(Exercise set):
**1.** According to the court opinion, by how much did the defendant raise premiums in 2013?
**2.** Translate this sentence from the court opinion into Spanish: "In 2002, plaintiff Sophie Toulon bought an insurance policy from defendant Continental Casualty Company."

(Text):
◇ ◇ ◇

Toulon v. CNA Financial Corporation et al
Filing
40
MEMORANDUM Opinion and Order. Signed by the Honorable Manish S. Shah on 8/18/2015: Defendant's motion to dismiss 28 is granted, and the First Amended Complaint is dismissed without prejudice. Plaintiff's motion to certify a class 9 i s denied as moot. Plaintiff is given leave to file a second amended complaint by 9/8/15. If plaintiff elects not to file a second amended complaint, this dismissal will automatically convert to a dismissal with prejudice and judgment will be entered in favor of defendant. A status hearing is set for 9/9/15 at 9:30 a.m. [For further detail see attached order.] Notices mailed by Judicial Staff. (psm, )
UNITED STATES DISTRICT COURT
FOR THE NORTHERN DISTRICT OF ILLINOIS
EASTERN DIVISION
SOPHIE P. TOULON,
Plaintiff,
No. 15 CV 138
v.
CONTINENTAL CASUALTY COMPANY,
Judge Manish S. Shah
Defendant.
MEMORANDUM OPINION AND ORDER
In 2002, plaintiff Sophie Toulon bought an insurance policy from defendant
Continental Casualty Company. Although plaintiff reviewed a worksheet that said
defendant had a right to raise premiums, plaintiff claims other portions of the same
worksheet led her to believe that any price increase would be in the area of 20%.
This belief proved wrong, however, when defendant raised premiums by more than
75% in 2013.
In this lawsuit, plaintiff claims defendant defrauded her by failing to disclose
dubious assumptions it purposely made when pricing the policy. Plaintiff also
claims the worksheet she reviewed gave the false impression that price increases
would be unlikely, or at most moderately sized.

◇ ◇ ◇

(Raw data):
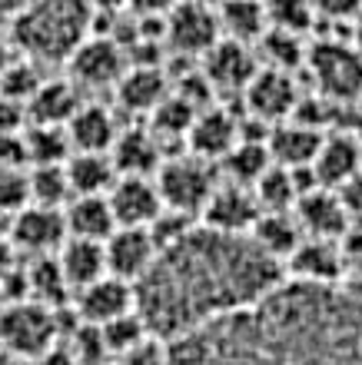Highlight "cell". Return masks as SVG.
I'll return each instance as SVG.
<instances>
[{"mask_svg":"<svg viewBox=\"0 0 362 365\" xmlns=\"http://www.w3.org/2000/svg\"><path fill=\"white\" fill-rule=\"evenodd\" d=\"M114 90H116V96H120V106H124L126 113L150 116L153 106L170 93V83H166L163 67H136V63H126L124 77L116 80Z\"/></svg>","mask_w":362,"mask_h":365,"instance_id":"25","label":"cell"},{"mask_svg":"<svg viewBox=\"0 0 362 365\" xmlns=\"http://www.w3.org/2000/svg\"><path fill=\"white\" fill-rule=\"evenodd\" d=\"M60 342L57 312L40 302H7L0 309V349L14 359H40Z\"/></svg>","mask_w":362,"mask_h":365,"instance_id":"4","label":"cell"},{"mask_svg":"<svg viewBox=\"0 0 362 365\" xmlns=\"http://www.w3.org/2000/svg\"><path fill=\"white\" fill-rule=\"evenodd\" d=\"M30 202L27 196V170L0 166V212H17Z\"/></svg>","mask_w":362,"mask_h":365,"instance_id":"40","label":"cell"},{"mask_svg":"<svg viewBox=\"0 0 362 365\" xmlns=\"http://www.w3.org/2000/svg\"><path fill=\"white\" fill-rule=\"evenodd\" d=\"M24 4H27V0H0V27H4V24H10V17H14Z\"/></svg>","mask_w":362,"mask_h":365,"instance_id":"48","label":"cell"},{"mask_svg":"<svg viewBox=\"0 0 362 365\" xmlns=\"http://www.w3.org/2000/svg\"><path fill=\"white\" fill-rule=\"evenodd\" d=\"M256 60H263V67L269 70H283V73H293V70L306 67V40L299 34H289V30H276V27H266L263 37L256 40Z\"/></svg>","mask_w":362,"mask_h":365,"instance_id":"32","label":"cell"},{"mask_svg":"<svg viewBox=\"0 0 362 365\" xmlns=\"http://www.w3.org/2000/svg\"><path fill=\"white\" fill-rule=\"evenodd\" d=\"M166 346L170 365H362V289L283 279L259 302Z\"/></svg>","mask_w":362,"mask_h":365,"instance_id":"1","label":"cell"},{"mask_svg":"<svg viewBox=\"0 0 362 365\" xmlns=\"http://www.w3.org/2000/svg\"><path fill=\"white\" fill-rule=\"evenodd\" d=\"M156 242H153L146 226H116L104 240V262L106 272L136 286L146 276V269L156 259Z\"/></svg>","mask_w":362,"mask_h":365,"instance_id":"10","label":"cell"},{"mask_svg":"<svg viewBox=\"0 0 362 365\" xmlns=\"http://www.w3.org/2000/svg\"><path fill=\"white\" fill-rule=\"evenodd\" d=\"M0 309H4V289H0Z\"/></svg>","mask_w":362,"mask_h":365,"instance_id":"51","label":"cell"},{"mask_svg":"<svg viewBox=\"0 0 362 365\" xmlns=\"http://www.w3.org/2000/svg\"><path fill=\"white\" fill-rule=\"evenodd\" d=\"M24 146H27V166H60L74 153L64 126H37L30 123L24 130Z\"/></svg>","mask_w":362,"mask_h":365,"instance_id":"34","label":"cell"},{"mask_svg":"<svg viewBox=\"0 0 362 365\" xmlns=\"http://www.w3.org/2000/svg\"><path fill=\"white\" fill-rule=\"evenodd\" d=\"M67 140L74 153H110L120 126H116L114 113L106 106L96 103H80L76 113L67 120Z\"/></svg>","mask_w":362,"mask_h":365,"instance_id":"22","label":"cell"},{"mask_svg":"<svg viewBox=\"0 0 362 365\" xmlns=\"http://www.w3.org/2000/svg\"><path fill=\"white\" fill-rule=\"evenodd\" d=\"M37 365H80V362H76V356L70 352V349H64V346L57 342V346L47 349V352L37 359Z\"/></svg>","mask_w":362,"mask_h":365,"instance_id":"47","label":"cell"},{"mask_svg":"<svg viewBox=\"0 0 362 365\" xmlns=\"http://www.w3.org/2000/svg\"><path fill=\"white\" fill-rule=\"evenodd\" d=\"M216 20H219V37L239 40V43H249V47L269 27L263 0H223L216 10Z\"/></svg>","mask_w":362,"mask_h":365,"instance_id":"30","label":"cell"},{"mask_svg":"<svg viewBox=\"0 0 362 365\" xmlns=\"http://www.w3.org/2000/svg\"><path fill=\"white\" fill-rule=\"evenodd\" d=\"M283 279L299 282V286H339L346 279L343 266V250L336 240H313L303 236V242L293 250L286 262Z\"/></svg>","mask_w":362,"mask_h":365,"instance_id":"12","label":"cell"},{"mask_svg":"<svg viewBox=\"0 0 362 365\" xmlns=\"http://www.w3.org/2000/svg\"><path fill=\"white\" fill-rule=\"evenodd\" d=\"M239 140V120L223 106H206L193 116L190 130L183 136V143L190 156H200L206 163H219L223 156L236 146Z\"/></svg>","mask_w":362,"mask_h":365,"instance_id":"17","label":"cell"},{"mask_svg":"<svg viewBox=\"0 0 362 365\" xmlns=\"http://www.w3.org/2000/svg\"><path fill=\"white\" fill-rule=\"evenodd\" d=\"M196 113H200L196 106H190L186 100H180L176 93H166L160 103L153 106V113H150V133L160 140V146H163V140H183Z\"/></svg>","mask_w":362,"mask_h":365,"instance_id":"36","label":"cell"},{"mask_svg":"<svg viewBox=\"0 0 362 365\" xmlns=\"http://www.w3.org/2000/svg\"><path fill=\"white\" fill-rule=\"evenodd\" d=\"M293 216L299 222L303 236H313V240H343L346 232L353 230V220L346 206L339 202L336 190H326V186H316V190L303 192L293 206Z\"/></svg>","mask_w":362,"mask_h":365,"instance_id":"15","label":"cell"},{"mask_svg":"<svg viewBox=\"0 0 362 365\" xmlns=\"http://www.w3.org/2000/svg\"><path fill=\"white\" fill-rule=\"evenodd\" d=\"M319 143H323V133L299 123V120H283V123L269 126V136H266L269 160L276 166H286V170L313 166V156L319 150Z\"/></svg>","mask_w":362,"mask_h":365,"instance_id":"21","label":"cell"},{"mask_svg":"<svg viewBox=\"0 0 362 365\" xmlns=\"http://www.w3.org/2000/svg\"><path fill=\"white\" fill-rule=\"evenodd\" d=\"M80 103L84 100L74 80H40V87L27 100V126H67Z\"/></svg>","mask_w":362,"mask_h":365,"instance_id":"24","label":"cell"},{"mask_svg":"<svg viewBox=\"0 0 362 365\" xmlns=\"http://www.w3.org/2000/svg\"><path fill=\"white\" fill-rule=\"evenodd\" d=\"M67 70H70V80H74L76 87H90V90L116 87V80L124 77V70H126V50L120 47L114 37L90 34V37L70 53Z\"/></svg>","mask_w":362,"mask_h":365,"instance_id":"7","label":"cell"},{"mask_svg":"<svg viewBox=\"0 0 362 365\" xmlns=\"http://www.w3.org/2000/svg\"><path fill=\"white\" fill-rule=\"evenodd\" d=\"M10 60H14V57H10V50L0 43V77H4V70L10 67Z\"/></svg>","mask_w":362,"mask_h":365,"instance_id":"49","label":"cell"},{"mask_svg":"<svg viewBox=\"0 0 362 365\" xmlns=\"http://www.w3.org/2000/svg\"><path fill=\"white\" fill-rule=\"evenodd\" d=\"M313 176L326 190H339L346 180L362 173V140L353 133H329L313 156Z\"/></svg>","mask_w":362,"mask_h":365,"instance_id":"19","label":"cell"},{"mask_svg":"<svg viewBox=\"0 0 362 365\" xmlns=\"http://www.w3.org/2000/svg\"><path fill=\"white\" fill-rule=\"evenodd\" d=\"M40 87V70L34 60H10V67L4 70L0 77V96L7 100H17V103L27 106V100L34 96V90Z\"/></svg>","mask_w":362,"mask_h":365,"instance_id":"39","label":"cell"},{"mask_svg":"<svg viewBox=\"0 0 362 365\" xmlns=\"http://www.w3.org/2000/svg\"><path fill=\"white\" fill-rule=\"evenodd\" d=\"M70 196H106L116 182V166L110 153H70L64 163Z\"/></svg>","mask_w":362,"mask_h":365,"instance_id":"28","label":"cell"},{"mask_svg":"<svg viewBox=\"0 0 362 365\" xmlns=\"http://www.w3.org/2000/svg\"><path fill=\"white\" fill-rule=\"evenodd\" d=\"M353 47L362 53V20H359V27H356V43H353Z\"/></svg>","mask_w":362,"mask_h":365,"instance_id":"50","label":"cell"},{"mask_svg":"<svg viewBox=\"0 0 362 365\" xmlns=\"http://www.w3.org/2000/svg\"><path fill=\"white\" fill-rule=\"evenodd\" d=\"M27 130V106L0 96V133H24Z\"/></svg>","mask_w":362,"mask_h":365,"instance_id":"43","label":"cell"},{"mask_svg":"<svg viewBox=\"0 0 362 365\" xmlns=\"http://www.w3.org/2000/svg\"><path fill=\"white\" fill-rule=\"evenodd\" d=\"M259 60L253 53L249 43H239V40H226L219 37L206 53H203V77L210 80V87L216 90H236L243 93L246 83L256 77Z\"/></svg>","mask_w":362,"mask_h":365,"instance_id":"16","label":"cell"},{"mask_svg":"<svg viewBox=\"0 0 362 365\" xmlns=\"http://www.w3.org/2000/svg\"><path fill=\"white\" fill-rule=\"evenodd\" d=\"M243 100H246V113L253 120L276 126L283 120H293L296 106H299V87H296L293 73L259 67L256 77L243 90Z\"/></svg>","mask_w":362,"mask_h":365,"instance_id":"8","label":"cell"},{"mask_svg":"<svg viewBox=\"0 0 362 365\" xmlns=\"http://www.w3.org/2000/svg\"><path fill=\"white\" fill-rule=\"evenodd\" d=\"M316 186H319V182H316L309 166H306V170H286V166L273 163L249 190L256 196L259 212H293L296 200H299L303 192L316 190Z\"/></svg>","mask_w":362,"mask_h":365,"instance_id":"20","label":"cell"},{"mask_svg":"<svg viewBox=\"0 0 362 365\" xmlns=\"http://www.w3.org/2000/svg\"><path fill=\"white\" fill-rule=\"evenodd\" d=\"M166 40L173 43L176 53L203 57V53L219 40L216 10H210L206 4H200V0L173 4L170 17H166Z\"/></svg>","mask_w":362,"mask_h":365,"instance_id":"14","label":"cell"},{"mask_svg":"<svg viewBox=\"0 0 362 365\" xmlns=\"http://www.w3.org/2000/svg\"><path fill=\"white\" fill-rule=\"evenodd\" d=\"M313 10L326 20H349L362 10V0H313Z\"/></svg>","mask_w":362,"mask_h":365,"instance_id":"44","label":"cell"},{"mask_svg":"<svg viewBox=\"0 0 362 365\" xmlns=\"http://www.w3.org/2000/svg\"><path fill=\"white\" fill-rule=\"evenodd\" d=\"M106 202L114 210L116 226H150L163 210L153 176H116L106 192Z\"/></svg>","mask_w":362,"mask_h":365,"instance_id":"18","label":"cell"},{"mask_svg":"<svg viewBox=\"0 0 362 365\" xmlns=\"http://www.w3.org/2000/svg\"><path fill=\"white\" fill-rule=\"evenodd\" d=\"M160 202L166 210H180L190 216H200L203 202L210 200V192L216 190V173L213 163L200 160V156H170L156 166L153 173Z\"/></svg>","mask_w":362,"mask_h":365,"instance_id":"5","label":"cell"},{"mask_svg":"<svg viewBox=\"0 0 362 365\" xmlns=\"http://www.w3.org/2000/svg\"><path fill=\"white\" fill-rule=\"evenodd\" d=\"M306 70L313 73L319 93L333 103H353L362 96V53L349 43L323 40V43L309 47Z\"/></svg>","mask_w":362,"mask_h":365,"instance_id":"6","label":"cell"},{"mask_svg":"<svg viewBox=\"0 0 362 365\" xmlns=\"http://www.w3.org/2000/svg\"><path fill=\"white\" fill-rule=\"evenodd\" d=\"M57 262H60V272L67 279V286L74 289H84L90 282H96L100 276H106V262H104V242H90V240H64L57 252Z\"/></svg>","mask_w":362,"mask_h":365,"instance_id":"29","label":"cell"},{"mask_svg":"<svg viewBox=\"0 0 362 365\" xmlns=\"http://www.w3.org/2000/svg\"><path fill=\"white\" fill-rule=\"evenodd\" d=\"M249 242L256 246L266 259L283 262L293 256V250L303 242V230L293 212H259V220L249 230Z\"/></svg>","mask_w":362,"mask_h":365,"instance_id":"26","label":"cell"},{"mask_svg":"<svg viewBox=\"0 0 362 365\" xmlns=\"http://www.w3.org/2000/svg\"><path fill=\"white\" fill-rule=\"evenodd\" d=\"M100 332V339H104V346L110 356H124V352H130L134 346H140L146 336H150V329H146L144 316L140 312H126V316H116L114 322H106V326L96 329Z\"/></svg>","mask_w":362,"mask_h":365,"instance_id":"37","label":"cell"},{"mask_svg":"<svg viewBox=\"0 0 362 365\" xmlns=\"http://www.w3.org/2000/svg\"><path fill=\"white\" fill-rule=\"evenodd\" d=\"M134 309H136L134 286L124 282V279L110 276V272L74 292L76 319H80L84 326H94V329L106 326V322H114L116 316H126V312H134Z\"/></svg>","mask_w":362,"mask_h":365,"instance_id":"13","label":"cell"},{"mask_svg":"<svg viewBox=\"0 0 362 365\" xmlns=\"http://www.w3.org/2000/svg\"><path fill=\"white\" fill-rule=\"evenodd\" d=\"M64 226L70 240L104 242L116 230V220L106 196H70V202L64 206Z\"/></svg>","mask_w":362,"mask_h":365,"instance_id":"27","label":"cell"},{"mask_svg":"<svg viewBox=\"0 0 362 365\" xmlns=\"http://www.w3.org/2000/svg\"><path fill=\"white\" fill-rule=\"evenodd\" d=\"M27 299L30 302H40L47 309H60L70 296V286L64 272H60L57 256H37L30 259L27 266Z\"/></svg>","mask_w":362,"mask_h":365,"instance_id":"31","label":"cell"},{"mask_svg":"<svg viewBox=\"0 0 362 365\" xmlns=\"http://www.w3.org/2000/svg\"><path fill=\"white\" fill-rule=\"evenodd\" d=\"M27 206H47V210H64L70 202V182L60 166H27Z\"/></svg>","mask_w":362,"mask_h":365,"instance_id":"35","label":"cell"},{"mask_svg":"<svg viewBox=\"0 0 362 365\" xmlns=\"http://www.w3.org/2000/svg\"><path fill=\"white\" fill-rule=\"evenodd\" d=\"M339 250H343V266H346V276H356L362 282V230H349L339 240Z\"/></svg>","mask_w":362,"mask_h":365,"instance_id":"42","label":"cell"},{"mask_svg":"<svg viewBox=\"0 0 362 365\" xmlns=\"http://www.w3.org/2000/svg\"><path fill=\"white\" fill-rule=\"evenodd\" d=\"M116 359H120V365H170V346L156 336H146L140 346H134Z\"/></svg>","mask_w":362,"mask_h":365,"instance_id":"41","label":"cell"},{"mask_svg":"<svg viewBox=\"0 0 362 365\" xmlns=\"http://www.w3.org/2000/svg\"><path fill=\"white\" fill-rule=\"evenodd\" d=\"M110 160L116 166V176H153L156 166L163 163V146L150 130L130 126V130L116 133L114 146H110Z\"/></svg>","mask_w":362,"mask_h":365,"instance_id":"23","label":"cell"},{"mask_svg":"<svg viewBox=\"0 0 362 365\" xmlns=\"http://www.w3.org/2000/svg\"><path fill=\"white\" fill-rule=\"evenodd\" d=\"M219 166H223V173H226V182H236V186H246L249 190V186L273 166V160H269L266 143L236 140V146L219 160Z\"/></svg>","mask_w":362,"mask_h":365,"instance_id":"33","label":"cell"},{"mask_svg":"<svg viewBox=\"0 0 362 365\" xmlns=\"http://www.w3.org/2000/svg\"><path fill=\"white\" fill-rule=\"evenodd\" d=\"M173 4L176 0H126V7L134 10V14H140V17H163Z\"/></svg>","mask_w":362,"mask_h":365,"instance_id":"46","label":"cell"},{"mask_svg":"<svg viewBox=\"0 0 362 365\" xmlns=\"http://www.w3.org/2000/svg\"><path fill=\"white\" fill-rule=\"evenodd\" d=\"M200 226L223 236H249L253 222L259 220V206L253 190L236 186V182H216V190L210 192V200L200 210Z\"/></svg>","mask_w":362,"mask_h":365,"instance_id":"9","label":"cell"},{"mask_svg":"<svg viewBox=\"0 0 362 365\" xmlns=\"http://www.w3.org/2000/svg\"><path fill=\"white\" fill-rule=\"evenodd\" d=\"M336 196H339V202L346 206V212H349V220L362 216V173H356L353 180H346L343 186L336 190Z\"/></svg>","mask_w":362,"mask_h":365,"instance_id":"45","label":"cell"},{"mask_svg":"<svg viewBox=\"0 0 362 365\" xmlns=\"http://www.w3.org/2000/svg\"><path fill=\"white\" fill-rule=\"evenodd\" d=\"M94 24V4L90 0H27L10 17L14 43L27 60H47V63H67L86 37Z\"/></svg>","mask_w":362,"mask_h":365,"instance_id":"3","label":"cell"},{"mask_svg":"<svg viewBox=\"0 0 362 365\" xmlns=\"http://www.w3.org/2000/svg\"><path fill=\"white\" fill-rule=\"evenodd\" d=\"M67 240L64 226V210H47V206H24L14 212L10 222V242L20 256H54Z\"/></svg>","mask_w":362,"mask_h":365,"instance_id":"11","label":"cell"},{"mask_svg":"<svg viewBox=\"0 0 362 365\" xmlns=\"http://www.w3.org/2000/svg\"><path fill=\"white\" fill-rule=\"evenodd\" d=\"M263 7H266L269 27L289 30V34H299V37L309 34L316 20L313 0H263Z\"/></svg>","mask_w":362,"mask_h":365,"instance_id":"38","label":"cell"},{"mask_svg":"<svg viewBox=\"0 0 362 365\" xmlns=\"http://www.w3.org/2000/svg\"><path fill=\"white\" fill-rule=\"evenodd\" d=\"M279 282L283 266L266 259L249 236H223L196 222L180 242L156 252L134 292L150 336L173 342L259 302Z\"/></svg>","mask_w":362,"mask_h":365,"instance_id":"2","label":"cell"}]
</instances>
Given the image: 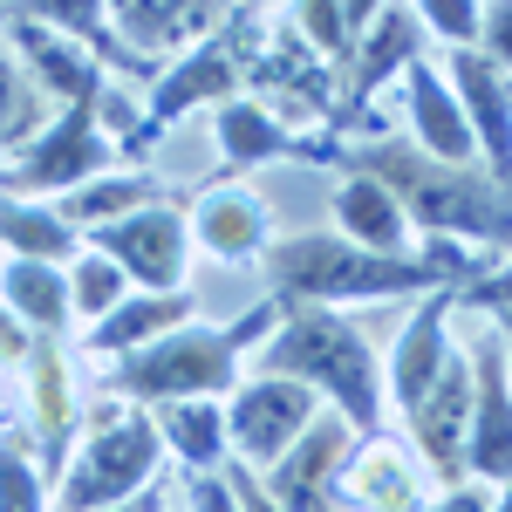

◇ ◇ ◇

(Solutions to the problems):
**1.** By more than 75%.

**2.** En 2002, la demandante Sophie Toulon compró una póliza de seguro a la demandada Continental Casualty Company.